[Data supplied]
_____

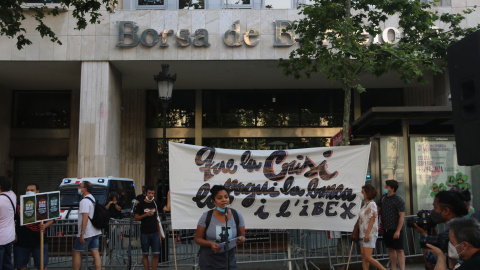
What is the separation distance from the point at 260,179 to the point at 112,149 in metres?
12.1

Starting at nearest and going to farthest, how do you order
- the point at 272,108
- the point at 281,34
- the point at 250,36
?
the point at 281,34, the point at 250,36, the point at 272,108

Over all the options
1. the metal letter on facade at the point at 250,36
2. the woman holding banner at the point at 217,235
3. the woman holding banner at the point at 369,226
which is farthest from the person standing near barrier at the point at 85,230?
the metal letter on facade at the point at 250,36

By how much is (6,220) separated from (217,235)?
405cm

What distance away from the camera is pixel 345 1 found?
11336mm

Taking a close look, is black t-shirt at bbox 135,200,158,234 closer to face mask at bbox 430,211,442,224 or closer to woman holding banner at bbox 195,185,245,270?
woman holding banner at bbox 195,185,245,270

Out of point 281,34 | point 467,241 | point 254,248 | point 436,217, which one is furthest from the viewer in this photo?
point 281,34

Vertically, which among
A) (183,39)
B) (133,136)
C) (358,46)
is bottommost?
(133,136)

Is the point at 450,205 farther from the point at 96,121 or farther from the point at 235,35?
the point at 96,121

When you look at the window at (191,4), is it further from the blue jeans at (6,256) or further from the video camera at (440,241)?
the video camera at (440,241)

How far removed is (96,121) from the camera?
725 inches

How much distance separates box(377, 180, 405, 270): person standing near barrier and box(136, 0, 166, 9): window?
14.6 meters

_____

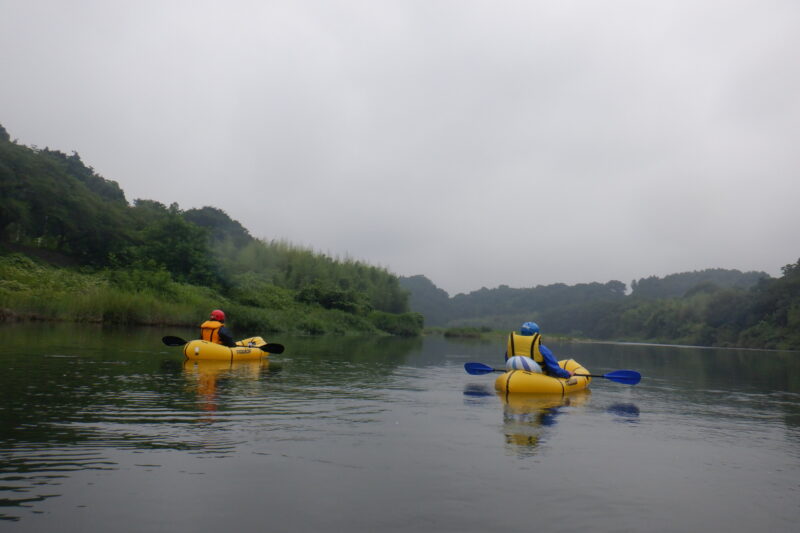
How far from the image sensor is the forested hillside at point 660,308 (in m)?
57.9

_____

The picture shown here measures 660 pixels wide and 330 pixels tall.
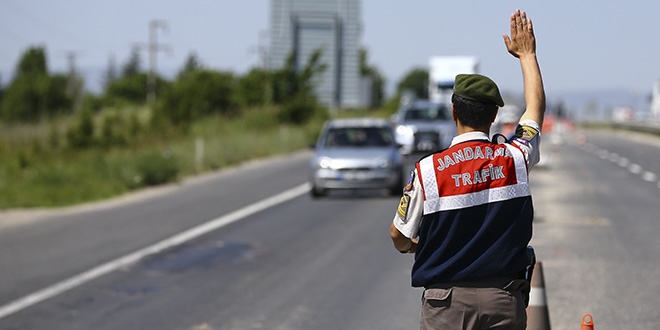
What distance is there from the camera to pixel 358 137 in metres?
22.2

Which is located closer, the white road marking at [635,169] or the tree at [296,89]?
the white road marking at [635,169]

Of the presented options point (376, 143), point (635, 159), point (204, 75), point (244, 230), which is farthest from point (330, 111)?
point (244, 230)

_____

[Written instruction]
Which lines of the entries above contain the string "letter"? Pull out each matching line in full, treating uppercase and lowercase as different.

[Worked solution]
1. the metal letter on facade at the point at 250,36
the metal letter on facade at the point at 250,36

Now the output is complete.